ScriptProcessorWorker (bundle org.eclipse.smila.scripting)

Note.png
Available since SMILA 1.3!


The ScriptProcessorWorker is a worker designed to process (synchronous) script calls inside an asynchronous workflow. The worker in principal is independent of a dedicated script processing implementation, however, in SMILA we use scripting with JavaScript.

The scripts that can be used for execution are those defined in the SMILA configuration: <SMILA>/configuration/org.eclipse.smila.scripting/js


Configuration

The ScriptProcessorWorker is configured via incoming task parameters. These parameters can be set, for example, in a job definition.

Parameter Description Default value
script Required parameter for the name of the script (= filename without .js extension).

Can be overwritten by each input record containing an attribute "_script" with a single string value to choose a different script to process this record. If this attribute does not specify an existing script (or the value is not a single string), the script given by the task parameters is used to process the record (and a warning is written to the log file).

---
function Optional parameter for the name of the script function to use for processing records.

Can be overwritten by each input record containing an attribute "_function" with a single string value to choose a different function to process this record. If this attribute value is not valid, the function given by the task parameters is used to process the record (and a warning is written to the logfile).

processRecord
initializeFunction Optional parameter for the name of the script function called once to use for initializing the script. (This parameter cannot be overwritten in the record.)

Hint: The script must implement the function - you can leave it empty if you don't need it, but it must be defined!

prepare
writeAttachmentsToOutput Optional parameter. By default, attachments on incoming records are also added to the output records (if any are written). If this parameter is set to false, only record metadata is written to the output bulk. This can save a lot of IO if attachments are not needed anymore in the workflow after this worker. true


Sample job definition that sets these parameters:

{
  "name":"myJob",
  "parameters":{
    "script": "myScript",
    "function": "myFunction",
    "initializeFunction": "myPrepare",
    ...
   },
  "workflow":"myWorkflow"
}

Worker Definition

Can be found:

  • in the configuration file: configuration/org.eclipse.smila.jobmanager/workers.json
  • via REST API: GET /smila/jobmanager/workers/scriptProcessor

Input / Output

Excerpt from the worker description:

... 
"input": [
   {
     "name":"input",
     "type":"recordBulks"
   }
 ],
"output": [
   {
     "name":"output",
     "type":"recordBulks",
     "modes":[
       "optional",
       "maybeEmpty"
     ] 
  } 
]

The output bucket of the worker is optional, hence in an asynchronous workflow the worker does not need to have a successor. If the output bucket is not defined, the result records of the script processing are not persisted to a bulk, but thrown away. This makes sense if the script stores the records somewhere itself, e.g. adds them to an index.

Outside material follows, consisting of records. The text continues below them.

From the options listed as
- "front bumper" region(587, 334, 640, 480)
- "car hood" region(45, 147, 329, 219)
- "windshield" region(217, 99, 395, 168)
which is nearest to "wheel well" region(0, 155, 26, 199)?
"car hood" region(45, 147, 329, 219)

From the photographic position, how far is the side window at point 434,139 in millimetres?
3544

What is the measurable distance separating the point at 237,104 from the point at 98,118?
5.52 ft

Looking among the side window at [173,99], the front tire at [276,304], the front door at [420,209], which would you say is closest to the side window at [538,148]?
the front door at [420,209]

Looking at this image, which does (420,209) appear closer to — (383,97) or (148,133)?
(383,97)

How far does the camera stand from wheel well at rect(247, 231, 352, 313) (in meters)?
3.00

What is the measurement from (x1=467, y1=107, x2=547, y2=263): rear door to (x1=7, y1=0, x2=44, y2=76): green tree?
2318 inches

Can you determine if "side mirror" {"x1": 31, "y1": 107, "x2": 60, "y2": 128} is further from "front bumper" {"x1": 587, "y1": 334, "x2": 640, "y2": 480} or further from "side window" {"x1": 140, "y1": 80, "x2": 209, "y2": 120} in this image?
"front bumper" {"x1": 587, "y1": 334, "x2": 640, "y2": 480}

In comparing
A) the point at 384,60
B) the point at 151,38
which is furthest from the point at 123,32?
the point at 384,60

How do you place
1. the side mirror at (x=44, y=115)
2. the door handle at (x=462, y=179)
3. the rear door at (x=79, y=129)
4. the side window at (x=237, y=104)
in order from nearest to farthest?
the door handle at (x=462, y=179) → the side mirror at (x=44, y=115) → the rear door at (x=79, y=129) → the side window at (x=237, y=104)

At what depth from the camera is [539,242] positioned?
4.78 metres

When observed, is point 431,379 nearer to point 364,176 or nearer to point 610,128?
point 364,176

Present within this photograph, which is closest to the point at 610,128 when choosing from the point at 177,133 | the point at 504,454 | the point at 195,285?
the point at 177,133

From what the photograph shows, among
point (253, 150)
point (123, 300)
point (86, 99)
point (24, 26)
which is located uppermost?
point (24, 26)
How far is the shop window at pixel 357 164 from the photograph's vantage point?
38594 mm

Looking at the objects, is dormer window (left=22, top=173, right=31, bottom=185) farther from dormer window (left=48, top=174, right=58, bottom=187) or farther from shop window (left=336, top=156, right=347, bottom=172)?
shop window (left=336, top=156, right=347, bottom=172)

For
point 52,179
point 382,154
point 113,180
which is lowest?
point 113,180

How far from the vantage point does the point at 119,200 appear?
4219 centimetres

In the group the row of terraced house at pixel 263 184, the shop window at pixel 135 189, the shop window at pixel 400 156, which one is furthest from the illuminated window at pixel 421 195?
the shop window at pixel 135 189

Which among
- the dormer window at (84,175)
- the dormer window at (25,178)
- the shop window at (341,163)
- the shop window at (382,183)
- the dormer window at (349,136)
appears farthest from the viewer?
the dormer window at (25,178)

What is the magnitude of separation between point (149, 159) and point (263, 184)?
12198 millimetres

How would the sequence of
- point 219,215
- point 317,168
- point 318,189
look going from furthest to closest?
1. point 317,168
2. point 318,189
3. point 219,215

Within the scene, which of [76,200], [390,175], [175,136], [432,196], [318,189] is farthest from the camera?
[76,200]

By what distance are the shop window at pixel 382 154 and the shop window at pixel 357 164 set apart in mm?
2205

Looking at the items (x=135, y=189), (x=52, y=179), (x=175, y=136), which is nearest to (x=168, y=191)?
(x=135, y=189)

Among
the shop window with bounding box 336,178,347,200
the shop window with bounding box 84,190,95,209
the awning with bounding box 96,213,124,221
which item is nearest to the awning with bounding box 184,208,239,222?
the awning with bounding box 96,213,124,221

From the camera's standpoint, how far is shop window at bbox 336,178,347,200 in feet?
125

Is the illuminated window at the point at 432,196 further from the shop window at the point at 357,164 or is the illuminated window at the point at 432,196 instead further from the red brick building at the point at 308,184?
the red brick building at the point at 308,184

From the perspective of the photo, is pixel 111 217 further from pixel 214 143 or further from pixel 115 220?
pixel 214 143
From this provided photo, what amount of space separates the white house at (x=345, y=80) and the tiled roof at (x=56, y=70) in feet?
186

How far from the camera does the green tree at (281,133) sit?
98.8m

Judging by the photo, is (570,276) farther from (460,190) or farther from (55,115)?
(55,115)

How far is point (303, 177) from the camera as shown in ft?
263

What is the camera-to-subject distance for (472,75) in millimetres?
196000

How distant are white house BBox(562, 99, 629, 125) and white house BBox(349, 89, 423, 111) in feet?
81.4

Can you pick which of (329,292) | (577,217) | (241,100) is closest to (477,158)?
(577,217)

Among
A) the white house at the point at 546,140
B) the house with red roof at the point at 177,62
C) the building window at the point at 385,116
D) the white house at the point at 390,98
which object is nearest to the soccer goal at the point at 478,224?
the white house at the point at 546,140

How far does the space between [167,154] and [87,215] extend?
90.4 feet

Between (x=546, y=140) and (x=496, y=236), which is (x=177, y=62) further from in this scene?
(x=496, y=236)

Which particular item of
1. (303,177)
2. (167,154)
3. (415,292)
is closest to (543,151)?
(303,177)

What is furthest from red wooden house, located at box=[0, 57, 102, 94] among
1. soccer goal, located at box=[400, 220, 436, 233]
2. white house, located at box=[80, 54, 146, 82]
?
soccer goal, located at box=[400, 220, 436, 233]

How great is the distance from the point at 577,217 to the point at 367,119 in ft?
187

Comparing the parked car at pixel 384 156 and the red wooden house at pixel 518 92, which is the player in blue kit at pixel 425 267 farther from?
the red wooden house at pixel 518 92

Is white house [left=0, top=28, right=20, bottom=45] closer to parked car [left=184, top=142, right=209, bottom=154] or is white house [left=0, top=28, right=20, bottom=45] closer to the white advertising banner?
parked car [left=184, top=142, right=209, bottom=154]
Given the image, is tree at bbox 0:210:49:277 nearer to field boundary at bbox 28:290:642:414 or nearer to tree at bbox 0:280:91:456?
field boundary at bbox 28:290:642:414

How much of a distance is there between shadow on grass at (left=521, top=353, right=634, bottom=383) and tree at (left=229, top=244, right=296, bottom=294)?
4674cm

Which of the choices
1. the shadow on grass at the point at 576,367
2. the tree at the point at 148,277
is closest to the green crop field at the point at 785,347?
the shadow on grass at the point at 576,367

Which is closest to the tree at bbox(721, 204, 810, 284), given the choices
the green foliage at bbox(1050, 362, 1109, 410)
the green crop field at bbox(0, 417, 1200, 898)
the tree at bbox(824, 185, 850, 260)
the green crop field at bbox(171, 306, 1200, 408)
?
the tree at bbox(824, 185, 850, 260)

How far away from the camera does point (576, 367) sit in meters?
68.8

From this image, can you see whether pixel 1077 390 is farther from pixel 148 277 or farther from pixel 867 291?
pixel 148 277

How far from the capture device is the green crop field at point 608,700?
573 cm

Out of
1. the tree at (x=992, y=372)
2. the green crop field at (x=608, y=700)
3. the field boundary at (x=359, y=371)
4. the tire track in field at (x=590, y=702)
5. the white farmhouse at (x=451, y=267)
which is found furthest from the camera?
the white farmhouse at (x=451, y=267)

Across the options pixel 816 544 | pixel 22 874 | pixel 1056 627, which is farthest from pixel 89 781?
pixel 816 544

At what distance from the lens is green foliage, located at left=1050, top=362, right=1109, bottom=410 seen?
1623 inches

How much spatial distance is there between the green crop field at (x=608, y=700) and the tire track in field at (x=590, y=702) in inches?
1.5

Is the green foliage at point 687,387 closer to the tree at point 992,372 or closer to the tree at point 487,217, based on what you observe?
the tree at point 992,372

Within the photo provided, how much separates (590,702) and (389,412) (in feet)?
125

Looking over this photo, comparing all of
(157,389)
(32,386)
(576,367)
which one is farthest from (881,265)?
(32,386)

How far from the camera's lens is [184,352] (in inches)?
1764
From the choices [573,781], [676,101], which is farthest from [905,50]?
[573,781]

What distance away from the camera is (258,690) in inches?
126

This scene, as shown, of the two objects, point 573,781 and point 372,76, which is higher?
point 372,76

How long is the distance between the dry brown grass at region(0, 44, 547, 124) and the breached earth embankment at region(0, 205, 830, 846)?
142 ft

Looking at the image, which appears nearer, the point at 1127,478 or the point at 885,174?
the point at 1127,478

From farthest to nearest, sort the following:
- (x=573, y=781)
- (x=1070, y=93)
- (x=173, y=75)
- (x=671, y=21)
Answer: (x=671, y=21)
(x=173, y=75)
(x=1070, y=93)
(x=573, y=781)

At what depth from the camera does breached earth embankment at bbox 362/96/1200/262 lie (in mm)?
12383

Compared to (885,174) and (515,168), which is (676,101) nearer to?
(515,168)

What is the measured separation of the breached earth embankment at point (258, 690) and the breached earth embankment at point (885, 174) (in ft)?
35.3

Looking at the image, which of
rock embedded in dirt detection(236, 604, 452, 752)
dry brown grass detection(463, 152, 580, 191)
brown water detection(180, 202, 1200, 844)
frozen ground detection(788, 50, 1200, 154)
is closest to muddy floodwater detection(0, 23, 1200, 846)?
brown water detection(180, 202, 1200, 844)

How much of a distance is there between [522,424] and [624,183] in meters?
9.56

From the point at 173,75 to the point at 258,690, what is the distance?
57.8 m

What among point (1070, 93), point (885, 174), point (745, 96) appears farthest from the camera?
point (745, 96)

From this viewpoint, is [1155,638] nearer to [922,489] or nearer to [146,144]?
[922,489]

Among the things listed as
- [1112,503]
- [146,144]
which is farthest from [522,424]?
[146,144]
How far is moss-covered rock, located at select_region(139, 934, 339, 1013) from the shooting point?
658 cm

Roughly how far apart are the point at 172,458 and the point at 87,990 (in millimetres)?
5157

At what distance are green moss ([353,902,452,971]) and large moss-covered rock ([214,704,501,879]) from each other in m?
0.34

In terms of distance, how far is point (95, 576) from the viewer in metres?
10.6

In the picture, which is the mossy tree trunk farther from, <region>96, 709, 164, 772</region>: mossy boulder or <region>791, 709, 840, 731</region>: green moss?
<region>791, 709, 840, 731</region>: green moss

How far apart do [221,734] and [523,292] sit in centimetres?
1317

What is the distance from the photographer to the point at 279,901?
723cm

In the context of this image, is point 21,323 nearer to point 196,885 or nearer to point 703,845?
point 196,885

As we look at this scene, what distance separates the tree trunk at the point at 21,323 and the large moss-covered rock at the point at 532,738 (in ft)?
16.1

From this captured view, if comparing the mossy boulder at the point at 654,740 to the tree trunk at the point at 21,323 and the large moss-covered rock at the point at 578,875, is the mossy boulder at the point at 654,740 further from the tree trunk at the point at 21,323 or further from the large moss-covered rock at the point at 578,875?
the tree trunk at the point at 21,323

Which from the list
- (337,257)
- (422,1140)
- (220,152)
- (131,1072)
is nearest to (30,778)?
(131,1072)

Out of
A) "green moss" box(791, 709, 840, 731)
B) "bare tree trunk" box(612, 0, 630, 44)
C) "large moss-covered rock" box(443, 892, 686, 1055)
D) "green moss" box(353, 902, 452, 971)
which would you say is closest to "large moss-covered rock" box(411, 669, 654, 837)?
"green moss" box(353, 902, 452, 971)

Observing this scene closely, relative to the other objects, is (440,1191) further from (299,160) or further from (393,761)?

There are two ways to write records to the output bulk:

  • the script can either return 1 record. If the script returns multiple records, they will be wrapped in one record which is probably what you want.
  • to actually return multple records, the script can use the emit(record) which is registered in the script scope by the ScriptProcessorWorker (it is not available when scripts are called directly via the ReST API or Scripting Engine Service). The record passed to emit() is written to the output bulk immediately so further changes to the record object will not change the written record in the bulk anymore.

If the script neither returns nor emits a record, nothing will be written to the output bulk for the processed input record. Thus it is possible to drop records. It's also perfectly OK to drop all records this way, the task will still be finished as successful in this case.

Accessing Task Parameters in Pipelets

The worker adds all task parameters to a map in attribute _parameters in each record before giving it to the ScriptProcessor, so each pipelet invoked from the script can access them. The helper class org.eclipse.smila.processing.parameters.ParameterAccesssor supports this by checking for requested parameters first in this _parameters map, then at the top-level of a record and then in the pipelet configuration. Therefore it's possible to override properties from the pipelet configuration by setting them as task parameters, if the pipelet uses the ParameterAccessor to access parameters in records and configuration. This is done for example by the SetValuePipelet.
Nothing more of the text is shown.